Design of hybrid voltage regulators for energy-efficient SoCs

Abstract

This paper introduces a novel hybrid voltage regulator, combining a buck stage with a shunt stage, designed to optimize Dynamic Voltage Scaling (DVS) and maximize dynamic efficiency. For achieving optimal DVS, this paper presents a buck converter assisted by an Isosceles-Triangular Shunt Current (ITSC) push-pull stage. The ITSC facilitates precise control of DVS through a simple turning-point (V$_T$), and accelerates DVS rates independently of the inductance (L). The Current-Tailing Handover (CTH) ensures minimal voltage fluctuations post-DVS, even under resistive loads. Real-time calibration of the VT-crossing point effectively mitigates various error factors that can lead to DVS inaccuracies.
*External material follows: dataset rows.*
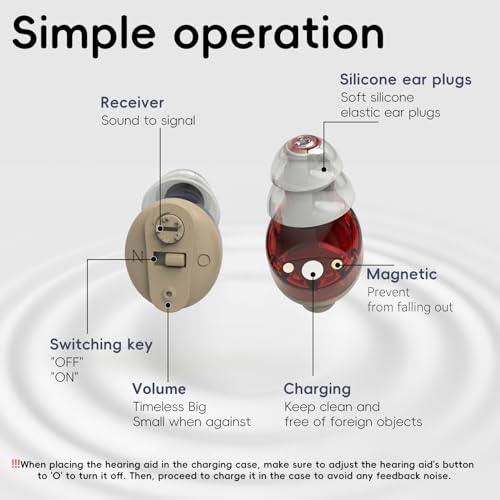 Simple operation

Receiver
Sound to signal

Silicone ear plugs
Soft silicone elastic ear plugs

N

O

Magnetic
Prevent from falling out

Switching key
"OFF"
"ON"

Volume
Timeless Big
Small when against

Charging
Keep clean and free of foreign objects

!!!When placing the hearing aid in the charging case, make sure to adjust the hearing aid's button to 'O' to turn it off. Then, proceed to charge it in the case to avoid any feedback noise.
To minimize the loss from shunt stage, this paper also introduces a pioneering hybrid voltage regulator incorporating a class-G digital-shunt regulator. This approach shows the capabilities of the class-G digital shunt regulator to substantially reduce dropout voltage in the shunt stage. Furthermore, the incorporation of a current correlation between the inductor and shunt current, governed by the ratio β, significantly shortens the current handover time. The implementation of this hybrid technique results in a remarkable improvement in dynamic efficiency, with a boost of up to 12% observed when operating at a 13kHz DVS frequency. Notably, the proposed hybrid voltage regulator exhibits remarkable versatility, efficiently accommodating a broad range of DVS frequencies, extending up to 600kHz.